**GIVEN REQUEST:**
Repeat the entries word for word, starting at the line containing "What is the measured distance" and ending after the line containing "7.12 metres".

**DATA FOR THIS TASK:**

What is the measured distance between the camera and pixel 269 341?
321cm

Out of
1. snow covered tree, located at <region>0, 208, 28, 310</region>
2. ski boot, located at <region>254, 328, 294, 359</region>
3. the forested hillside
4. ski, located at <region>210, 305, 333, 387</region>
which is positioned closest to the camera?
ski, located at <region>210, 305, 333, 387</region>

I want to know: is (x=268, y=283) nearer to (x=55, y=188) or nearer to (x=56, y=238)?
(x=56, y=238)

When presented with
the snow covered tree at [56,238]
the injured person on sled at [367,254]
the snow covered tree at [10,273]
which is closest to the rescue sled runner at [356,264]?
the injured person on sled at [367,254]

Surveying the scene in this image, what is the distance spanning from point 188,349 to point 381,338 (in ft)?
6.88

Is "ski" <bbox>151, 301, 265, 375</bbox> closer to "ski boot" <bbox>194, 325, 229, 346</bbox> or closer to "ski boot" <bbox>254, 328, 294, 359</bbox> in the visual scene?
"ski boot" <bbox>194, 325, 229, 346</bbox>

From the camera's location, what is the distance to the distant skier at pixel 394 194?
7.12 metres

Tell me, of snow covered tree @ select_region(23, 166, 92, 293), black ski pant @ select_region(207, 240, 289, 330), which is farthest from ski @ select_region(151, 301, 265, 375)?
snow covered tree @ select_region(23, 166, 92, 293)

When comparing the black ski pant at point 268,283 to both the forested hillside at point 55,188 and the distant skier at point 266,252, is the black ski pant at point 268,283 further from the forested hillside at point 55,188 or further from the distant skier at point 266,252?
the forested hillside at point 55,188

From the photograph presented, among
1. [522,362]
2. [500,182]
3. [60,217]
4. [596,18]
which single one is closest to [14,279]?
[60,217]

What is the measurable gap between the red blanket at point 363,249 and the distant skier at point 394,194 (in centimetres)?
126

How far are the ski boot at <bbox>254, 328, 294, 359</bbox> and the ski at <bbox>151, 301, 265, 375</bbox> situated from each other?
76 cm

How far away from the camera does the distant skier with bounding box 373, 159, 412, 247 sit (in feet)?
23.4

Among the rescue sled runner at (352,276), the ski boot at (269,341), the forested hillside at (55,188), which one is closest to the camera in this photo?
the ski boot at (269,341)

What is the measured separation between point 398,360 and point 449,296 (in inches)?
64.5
---
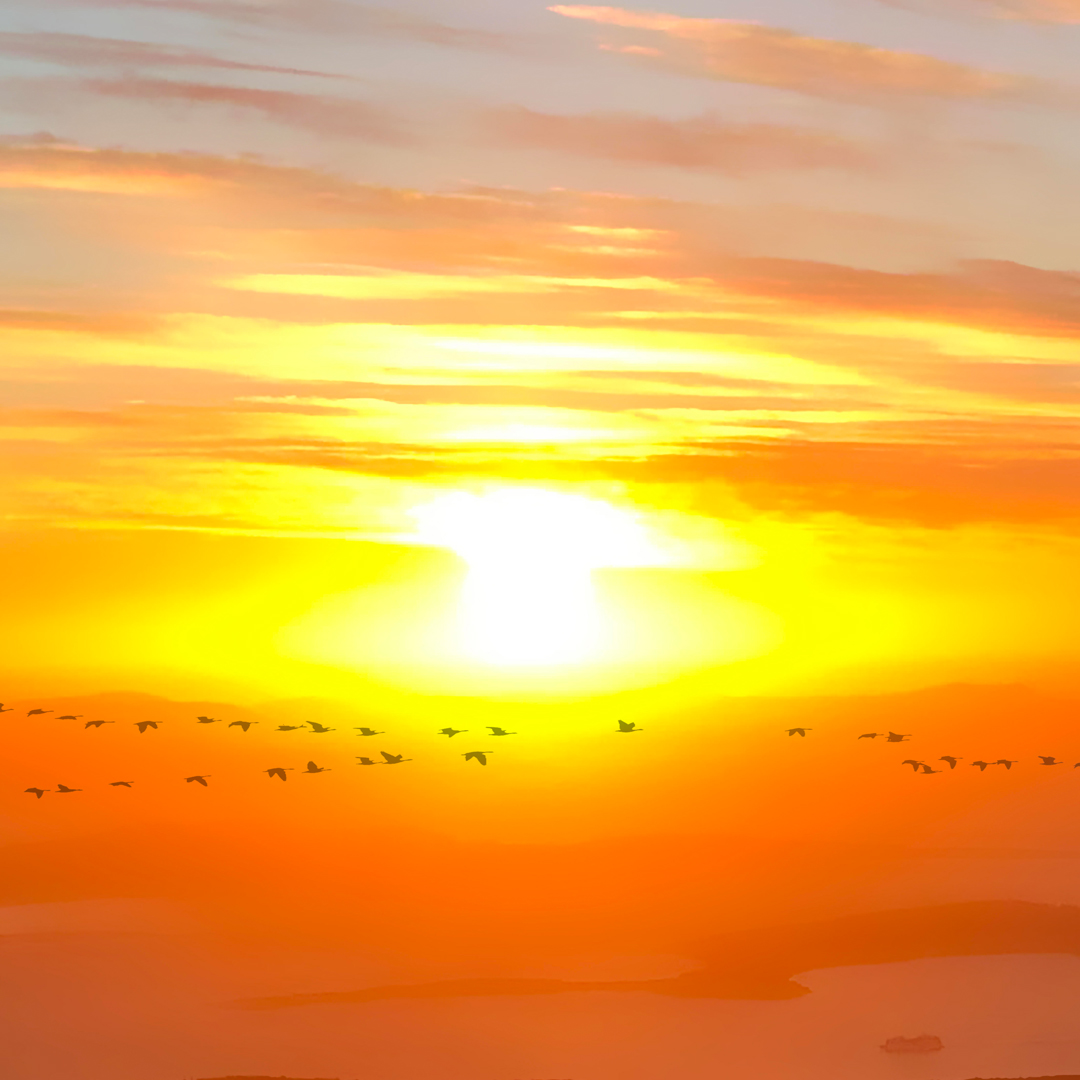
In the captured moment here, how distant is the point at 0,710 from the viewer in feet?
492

**ANSWER TO THIS TASK:**
What is the measured distance between the camera and pixel 269 341?
321cm

Out of
1. snow covered tree, located at <region>0, 208, 28, 310</region>
2. ski boot, located at <region>254, 328, 294, 359</region>
3. the forested hillside
4. ski, located at <region>210, 305, 333, 387</region>
which is positioned closest to the camera?
ski, located at <region>210, 305, 333, 387</region>

I want to know: is (x=268, y=283) nearer to (x=55, y=188) or nearer to (x=56, y=238)?
(x=56, y=238)

When presented with
the snow covered tree at [56,238]
the injured person on sled at [367,254]
the snow covered tree at [10,273]
which is closest to the rescue sled runner at [356,264]?
the injured person on sled at [367,254]

Surveying the scene in this image, what is the distance spanning from point 188,349 to point 381,338 (in ft)?
6.88

Is "ski" <bbox>151, 301, 265, 375</bbox> closer to "ski boot" <bbox>194, 325, 229, 346</bbox> or closer to "ski boot" <bbox>254, 328, 294, 359</bbox> in the visual scene?
"ski boot" <bbox>194, 325, 229, 346</bbox>

From the camera's location, what is the distance to the distant skier at pixel 394 194?
7.12 metres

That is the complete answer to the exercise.